START Records supplied

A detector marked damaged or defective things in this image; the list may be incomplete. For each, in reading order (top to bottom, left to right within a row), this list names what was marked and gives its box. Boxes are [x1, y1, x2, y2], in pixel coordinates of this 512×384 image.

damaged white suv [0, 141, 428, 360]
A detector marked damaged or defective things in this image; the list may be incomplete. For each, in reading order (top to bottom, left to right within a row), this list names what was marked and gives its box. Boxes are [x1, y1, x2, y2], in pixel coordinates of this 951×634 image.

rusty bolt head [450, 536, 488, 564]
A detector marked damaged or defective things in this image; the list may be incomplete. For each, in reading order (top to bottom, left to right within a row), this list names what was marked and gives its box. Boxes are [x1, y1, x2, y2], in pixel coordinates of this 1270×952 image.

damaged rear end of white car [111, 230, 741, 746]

END Records supplied

### Description of the task
Please copy out every line of the material above, word for word and in the same order.

### Solved exercise
A detector marked damaged or defective things in this image; the list may be incomplete. For each, in reading order (top to bottom, left to right within a row), this list names what was marked and gives its box. Boxes are [x1, y1, x2, y2], in pixel coordinates of this 512×384 image.

damaged white suv [0, 141, 428, 360]
A detector marked damaged or defective things in this image; the list may be incomplete. For each, in reading order (top to bottom, left to right within a row), this list names what was marked and gives its box. Boxes are [x1, y1, x2, y2], in pixel coordinates of this 951×634 image.

rusty bolt head [450, 536, 488, 564]
A detector marked damaged or defective things in this image; the list may be incomplete. For each, in reading order (top to bottom, left to right within a row), this list names what was marked and gives its box. Boxes are [x1, y1, x2, y2], in pixel coordinates of this 1270×952 image.

damaged rear end of white car [111, 230, 741, 746]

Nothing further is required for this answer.